Andy Tracy epitomizes the term “minor-league veteran.” The left-handed slugger has been to The Show — his resume includes 149 big league games — but most of his time has been spent on the farm. Now in his 15th professional season, and with his fifth organization, Tracy has seen action in 1,413 minor-league contests. He is currently with the Phillies Triple-A affiliate, the Lehigh Valley Iron Pigs.
David Laurila: You’re 36 years old and in the minor leagues. Why are you still playing professional baseball?
Andy Tracy: I still love the game. I also think that I can help somebody at the next level. Obviously, if I didn’t believe that I could do that, I wouldn’t still be going through the rackets of Triple-A baseball.
DL: In recent years, has the decision of whether or not to continuing playing become a matter of sitting down with your family in the off-season to discuss your options?
AT: The decision is almost based more on the organizations still offering me jobs to come back and play. Once those calls and offers stop coming, I think that you come to the realization that you’re out of a job and need to look for something else. But so far it hasn’t been a conversation in the off-season with my wife and I. Like I said, I still think that I can help a team at the next level, probably off the bench, and I think the Phillies believe that, because they keep offering [to bring] me back. They trust me as a player, and as a person with these young guys in Triple-A.
DL: Do you see yourself as a future coach?
AT: Yeah, I would love to coach when I get done. I don’t know what they have in line for me, but I feel like they would offer me a job if I were to retire at some point — or if I were forced to retire because my skills had diminished to where I had to.
DL: How differently do you look at the game of baseball now than you did when you were in rookie ball?
AT: That’s a long time ago to remember, but when you’re in rookie ball you think that you’re going to be in the big leagues and you’re going to make five, six million dollars and be set for life. Then once you realize how the system works and what they’re looking for, and who you actually are as a player, you realize what your role is in this sport. I think I came to realize, seven or eight years back, who I was and what kind of player I am.
DL: You’ve hit 260 home runs in the minor leagues, which puts you in select company among current players.
AT: Yes, somebody told me this spring that I’m third among active players in home runs. That’s all I know. I hadn’t known that, and I think Mike Hessman and Scott McLain are the two guys in front of me.
DL: Are you proud of that, or is being on such a list actually disappointing?
AT: I’m proud of it. I mean, like I tell people, I try to play as good as I can as long as I can, wherever I’m at.
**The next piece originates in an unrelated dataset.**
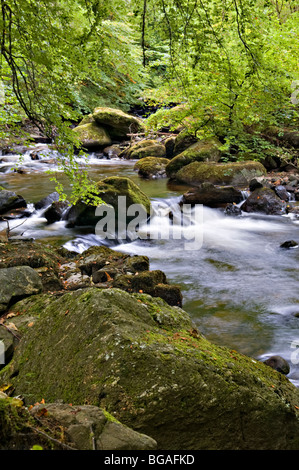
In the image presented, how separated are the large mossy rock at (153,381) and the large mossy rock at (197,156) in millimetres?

I can’t really control where I am and as long as I’m playing well where I am, I think that good things will happen to me. And this game has been very good to me and my family.
DL: Are the minor leagues what most people think they are?
AT: I think that people have misconceptions until they get around it a little more. A lot of guys sign for big money, but they don’t make a lot of money in the minors. It’s tough travel; we get fewer days off than they do in the big leagues. We’re on busses and when we do fly they’re tough flights because they’re commercial. We’re playing the next day and start times change so you can’t really get into a routine. We’re never at home for holidays, because those are big drawing days for teams; everybody is there with their families and we’re playing. But do you know what? I wouldn’t trade anything in the world to still be playing baseball. It’s tough and we have our rough days, just like anybody else does in any other profession. We have bad days and can be in bad moods; that happens. So it’s a tough gig, but I love it.